A quanto pare, si tratterebbe di un qualcosa capace di coniugare gli interessi di tutti gli elementi della filiera, non ultimi i lettori stessi, cosa già di per sé notevole. Ma gli esempi concreti menzionati nell’articolo costituiscono materiale da analizzare per cercare nuove linee di sviluppo e perfezionamento di una pratica che può rivelarsi molto utile sia dal punto di vista del marketing editoriale, sia da quello, ancora più importante, della promozione della lettura: come per esempio dare al lettore l’opportunità di scegliere una collezione di ebook di uno stesso autore, o di titoli simili proposti dalla backlist, facendogli quindi scoprire libri che altrimenti non avrebbe nemmeno mai trovato.

“Per ora  – conclude l’articolo – il bundling cartaceo + digitale contiene in sé la potenzialità di offrire un valore aggiunto. Questo perché la lettura è diventata un’esperienza ibrida.(…) Quanto più il campo del design dell’ebook continuerà a svilupparsi, tanto più possiamo sperare di vedere comparire nel mercato app e ebook più belli, intuitivi, e user friendly,”

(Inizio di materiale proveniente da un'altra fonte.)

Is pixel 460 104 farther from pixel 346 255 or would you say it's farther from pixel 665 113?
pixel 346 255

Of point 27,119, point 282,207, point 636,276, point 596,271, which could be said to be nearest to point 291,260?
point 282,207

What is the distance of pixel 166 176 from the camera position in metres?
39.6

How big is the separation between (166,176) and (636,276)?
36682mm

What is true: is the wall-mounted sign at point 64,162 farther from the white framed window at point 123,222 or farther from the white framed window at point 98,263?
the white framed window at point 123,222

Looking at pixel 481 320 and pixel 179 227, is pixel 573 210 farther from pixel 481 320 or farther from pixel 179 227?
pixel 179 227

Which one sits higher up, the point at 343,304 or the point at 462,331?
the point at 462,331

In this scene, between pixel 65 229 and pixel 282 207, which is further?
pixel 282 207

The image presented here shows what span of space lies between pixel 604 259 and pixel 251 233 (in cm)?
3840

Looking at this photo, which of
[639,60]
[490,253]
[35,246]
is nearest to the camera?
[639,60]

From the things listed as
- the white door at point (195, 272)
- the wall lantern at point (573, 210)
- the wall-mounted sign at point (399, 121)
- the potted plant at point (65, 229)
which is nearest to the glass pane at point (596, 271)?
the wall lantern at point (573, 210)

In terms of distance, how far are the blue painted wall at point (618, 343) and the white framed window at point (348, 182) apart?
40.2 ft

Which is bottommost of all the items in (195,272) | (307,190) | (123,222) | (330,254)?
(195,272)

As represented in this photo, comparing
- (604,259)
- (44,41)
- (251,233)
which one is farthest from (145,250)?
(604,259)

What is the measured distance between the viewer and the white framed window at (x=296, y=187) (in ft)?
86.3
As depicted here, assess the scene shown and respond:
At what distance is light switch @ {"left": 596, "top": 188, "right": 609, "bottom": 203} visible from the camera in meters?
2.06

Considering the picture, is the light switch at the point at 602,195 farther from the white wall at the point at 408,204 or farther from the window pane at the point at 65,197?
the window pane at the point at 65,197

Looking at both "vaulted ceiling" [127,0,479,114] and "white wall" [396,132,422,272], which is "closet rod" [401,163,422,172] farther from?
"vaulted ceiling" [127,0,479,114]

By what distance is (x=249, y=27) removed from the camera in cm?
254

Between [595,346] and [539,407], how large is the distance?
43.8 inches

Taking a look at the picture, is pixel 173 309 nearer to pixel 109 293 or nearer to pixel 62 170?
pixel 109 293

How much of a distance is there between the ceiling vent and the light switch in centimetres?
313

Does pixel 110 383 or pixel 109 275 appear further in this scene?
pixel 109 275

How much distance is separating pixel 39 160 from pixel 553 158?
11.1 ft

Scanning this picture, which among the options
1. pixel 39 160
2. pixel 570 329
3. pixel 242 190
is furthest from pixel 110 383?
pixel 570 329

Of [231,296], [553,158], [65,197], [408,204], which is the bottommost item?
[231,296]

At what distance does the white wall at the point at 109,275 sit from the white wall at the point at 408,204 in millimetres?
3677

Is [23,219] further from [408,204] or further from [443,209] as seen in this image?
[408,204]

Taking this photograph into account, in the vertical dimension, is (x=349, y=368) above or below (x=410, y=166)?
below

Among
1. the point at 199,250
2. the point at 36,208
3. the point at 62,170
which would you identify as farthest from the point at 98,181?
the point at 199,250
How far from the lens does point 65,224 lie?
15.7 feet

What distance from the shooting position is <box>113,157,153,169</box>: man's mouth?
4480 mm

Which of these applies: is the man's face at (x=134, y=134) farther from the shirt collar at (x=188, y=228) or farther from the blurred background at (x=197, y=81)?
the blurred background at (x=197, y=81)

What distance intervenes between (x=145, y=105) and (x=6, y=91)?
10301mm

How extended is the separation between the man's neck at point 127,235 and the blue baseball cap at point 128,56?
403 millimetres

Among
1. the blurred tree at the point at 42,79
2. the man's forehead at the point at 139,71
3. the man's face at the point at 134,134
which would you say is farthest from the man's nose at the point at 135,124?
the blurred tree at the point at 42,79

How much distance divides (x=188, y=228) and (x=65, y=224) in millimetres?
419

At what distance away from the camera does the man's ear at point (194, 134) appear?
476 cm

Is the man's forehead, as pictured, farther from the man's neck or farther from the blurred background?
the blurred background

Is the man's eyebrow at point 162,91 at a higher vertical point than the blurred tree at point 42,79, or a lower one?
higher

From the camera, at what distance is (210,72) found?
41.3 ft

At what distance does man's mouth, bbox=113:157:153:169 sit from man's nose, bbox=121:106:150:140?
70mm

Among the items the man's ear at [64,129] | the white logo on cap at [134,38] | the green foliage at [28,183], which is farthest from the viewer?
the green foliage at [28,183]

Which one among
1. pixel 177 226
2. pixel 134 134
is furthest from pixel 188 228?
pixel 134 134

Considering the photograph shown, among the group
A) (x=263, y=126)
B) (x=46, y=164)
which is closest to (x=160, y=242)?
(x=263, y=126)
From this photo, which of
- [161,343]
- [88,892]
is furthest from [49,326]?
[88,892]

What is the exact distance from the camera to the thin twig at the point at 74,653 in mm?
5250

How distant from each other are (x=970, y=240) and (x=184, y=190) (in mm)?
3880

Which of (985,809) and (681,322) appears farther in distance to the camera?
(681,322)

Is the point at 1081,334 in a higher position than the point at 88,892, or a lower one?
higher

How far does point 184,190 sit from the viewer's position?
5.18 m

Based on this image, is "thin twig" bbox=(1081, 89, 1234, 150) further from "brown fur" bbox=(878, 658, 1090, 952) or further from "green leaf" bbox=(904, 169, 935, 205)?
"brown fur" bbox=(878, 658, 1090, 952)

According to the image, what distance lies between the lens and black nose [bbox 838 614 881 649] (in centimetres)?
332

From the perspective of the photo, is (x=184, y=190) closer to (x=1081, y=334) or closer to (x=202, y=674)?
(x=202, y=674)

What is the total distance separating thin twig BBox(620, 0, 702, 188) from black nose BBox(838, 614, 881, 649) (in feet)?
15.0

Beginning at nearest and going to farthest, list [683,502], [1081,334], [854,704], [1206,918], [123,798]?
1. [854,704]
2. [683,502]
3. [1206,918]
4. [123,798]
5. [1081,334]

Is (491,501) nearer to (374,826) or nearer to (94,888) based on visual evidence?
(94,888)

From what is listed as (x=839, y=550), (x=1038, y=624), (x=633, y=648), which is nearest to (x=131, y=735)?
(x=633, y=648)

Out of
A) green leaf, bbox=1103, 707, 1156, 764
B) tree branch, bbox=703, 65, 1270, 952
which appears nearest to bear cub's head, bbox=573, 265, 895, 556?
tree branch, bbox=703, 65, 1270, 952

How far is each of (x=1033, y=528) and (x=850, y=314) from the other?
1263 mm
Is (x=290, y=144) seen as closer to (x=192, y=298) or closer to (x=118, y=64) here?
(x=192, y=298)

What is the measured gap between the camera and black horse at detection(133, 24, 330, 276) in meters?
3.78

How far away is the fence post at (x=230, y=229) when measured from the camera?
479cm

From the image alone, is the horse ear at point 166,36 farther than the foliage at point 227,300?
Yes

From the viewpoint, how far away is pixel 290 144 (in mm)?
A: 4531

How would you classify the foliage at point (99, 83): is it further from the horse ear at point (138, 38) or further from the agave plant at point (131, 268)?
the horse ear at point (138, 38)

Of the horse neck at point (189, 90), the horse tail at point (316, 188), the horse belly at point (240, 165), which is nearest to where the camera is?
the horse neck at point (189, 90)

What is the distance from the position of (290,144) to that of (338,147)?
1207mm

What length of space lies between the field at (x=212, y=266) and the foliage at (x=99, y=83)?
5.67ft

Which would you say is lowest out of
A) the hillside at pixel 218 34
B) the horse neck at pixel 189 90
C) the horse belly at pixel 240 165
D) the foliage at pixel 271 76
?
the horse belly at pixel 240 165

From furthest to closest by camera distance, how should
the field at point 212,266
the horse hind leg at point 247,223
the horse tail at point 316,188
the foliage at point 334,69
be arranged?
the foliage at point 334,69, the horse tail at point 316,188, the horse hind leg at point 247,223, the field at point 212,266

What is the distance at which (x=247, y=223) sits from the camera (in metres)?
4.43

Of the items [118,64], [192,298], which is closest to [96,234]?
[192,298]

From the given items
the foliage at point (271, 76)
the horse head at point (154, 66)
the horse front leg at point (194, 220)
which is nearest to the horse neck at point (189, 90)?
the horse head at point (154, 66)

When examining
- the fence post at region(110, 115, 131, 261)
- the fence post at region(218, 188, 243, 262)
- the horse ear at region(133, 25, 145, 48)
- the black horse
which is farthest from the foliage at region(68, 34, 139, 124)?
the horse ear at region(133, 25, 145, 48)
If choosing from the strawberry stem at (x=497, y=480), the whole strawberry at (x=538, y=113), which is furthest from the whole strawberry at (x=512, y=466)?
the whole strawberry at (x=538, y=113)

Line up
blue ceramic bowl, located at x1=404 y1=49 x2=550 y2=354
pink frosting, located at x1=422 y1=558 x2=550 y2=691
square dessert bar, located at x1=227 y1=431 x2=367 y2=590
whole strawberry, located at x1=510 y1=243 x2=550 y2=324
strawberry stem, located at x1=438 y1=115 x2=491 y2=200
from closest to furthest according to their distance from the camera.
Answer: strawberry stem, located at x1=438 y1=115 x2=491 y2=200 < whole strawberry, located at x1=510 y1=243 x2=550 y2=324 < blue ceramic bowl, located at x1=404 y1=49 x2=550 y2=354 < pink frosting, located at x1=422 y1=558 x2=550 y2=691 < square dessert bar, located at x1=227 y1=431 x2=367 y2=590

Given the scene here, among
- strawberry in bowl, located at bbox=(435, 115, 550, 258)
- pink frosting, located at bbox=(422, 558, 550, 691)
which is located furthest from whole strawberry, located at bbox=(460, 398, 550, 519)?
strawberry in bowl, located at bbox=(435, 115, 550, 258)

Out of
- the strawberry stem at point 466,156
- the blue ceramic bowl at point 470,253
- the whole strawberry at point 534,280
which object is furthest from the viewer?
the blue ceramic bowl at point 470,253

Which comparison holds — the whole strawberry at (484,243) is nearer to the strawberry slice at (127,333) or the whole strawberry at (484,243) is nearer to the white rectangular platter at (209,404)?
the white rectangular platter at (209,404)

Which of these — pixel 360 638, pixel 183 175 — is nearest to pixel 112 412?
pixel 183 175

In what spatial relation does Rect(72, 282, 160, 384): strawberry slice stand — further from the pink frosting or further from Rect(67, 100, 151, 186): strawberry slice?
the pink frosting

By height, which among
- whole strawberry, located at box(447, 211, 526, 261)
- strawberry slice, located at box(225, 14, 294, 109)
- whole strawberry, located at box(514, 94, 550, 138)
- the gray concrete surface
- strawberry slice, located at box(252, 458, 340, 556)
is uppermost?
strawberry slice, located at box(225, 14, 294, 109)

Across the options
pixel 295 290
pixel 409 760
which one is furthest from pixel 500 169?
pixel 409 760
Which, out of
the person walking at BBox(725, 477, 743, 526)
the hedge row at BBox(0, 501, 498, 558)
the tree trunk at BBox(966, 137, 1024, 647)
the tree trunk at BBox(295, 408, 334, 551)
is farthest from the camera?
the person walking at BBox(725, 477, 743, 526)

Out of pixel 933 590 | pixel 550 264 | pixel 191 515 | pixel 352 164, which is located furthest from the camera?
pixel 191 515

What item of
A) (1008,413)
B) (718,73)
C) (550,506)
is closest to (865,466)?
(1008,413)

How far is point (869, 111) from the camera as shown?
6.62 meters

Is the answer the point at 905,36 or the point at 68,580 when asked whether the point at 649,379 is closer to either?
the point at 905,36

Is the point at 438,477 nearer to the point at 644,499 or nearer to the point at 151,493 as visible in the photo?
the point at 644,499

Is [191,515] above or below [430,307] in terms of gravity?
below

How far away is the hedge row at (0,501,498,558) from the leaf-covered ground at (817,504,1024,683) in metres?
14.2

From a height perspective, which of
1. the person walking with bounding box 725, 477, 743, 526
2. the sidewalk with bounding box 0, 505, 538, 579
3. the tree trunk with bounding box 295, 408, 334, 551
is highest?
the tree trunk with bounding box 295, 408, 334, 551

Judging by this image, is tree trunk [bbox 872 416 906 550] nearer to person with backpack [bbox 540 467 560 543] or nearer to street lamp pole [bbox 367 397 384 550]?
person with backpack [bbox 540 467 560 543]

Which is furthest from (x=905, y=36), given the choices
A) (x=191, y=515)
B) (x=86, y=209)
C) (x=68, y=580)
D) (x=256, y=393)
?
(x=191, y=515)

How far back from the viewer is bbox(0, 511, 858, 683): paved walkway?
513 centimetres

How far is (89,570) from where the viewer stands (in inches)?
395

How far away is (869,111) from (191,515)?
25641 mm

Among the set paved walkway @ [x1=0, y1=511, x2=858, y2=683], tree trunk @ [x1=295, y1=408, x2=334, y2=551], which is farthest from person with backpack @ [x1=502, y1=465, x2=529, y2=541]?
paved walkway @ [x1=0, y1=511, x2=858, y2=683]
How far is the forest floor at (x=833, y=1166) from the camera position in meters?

Siamo infatti, è bene ricordarlo, ancora in una fase 1.0 (rispetto alle sue reali potenzialità) della lettura digitale, ancora l’ebook è molto vincolato al design e alla struttura del suo omologo cartaceo; gli editori si muovono per tentativi, a volte riusciti altre meno. Questa del bundling mi sembra un approccio molto intrigante, da seguire con attenzione e su cui gli editori (e i loro uffici marketing) dovrebbero riflettere bene.

Per quanto mi riguarda, il “doppio passo” del libro cartaceo e digitale, la valorizzazione della backlist e l’esperienza di lettura “ibrida” (che io a Librinnovando 2011 avevo definito “meticciato“) sono tutti temi che mi stanno a cuore non da oggi e in cuor mio ero sicuro avrebbero condotto a nuove strade e nuove pratiche dove in primo piano ci fossero anche la lettura e i lettori. Forse ci stiamo muovendo (anche) verso questa direzione.

P.S. Aggiornamento dell’ultima ora: anche Amazon da ottobre prossimo si dà al bundling, sotto il nome (efficace) di Matchbook, ovviamente riservato ai possessori di Kindle (o delle sue app).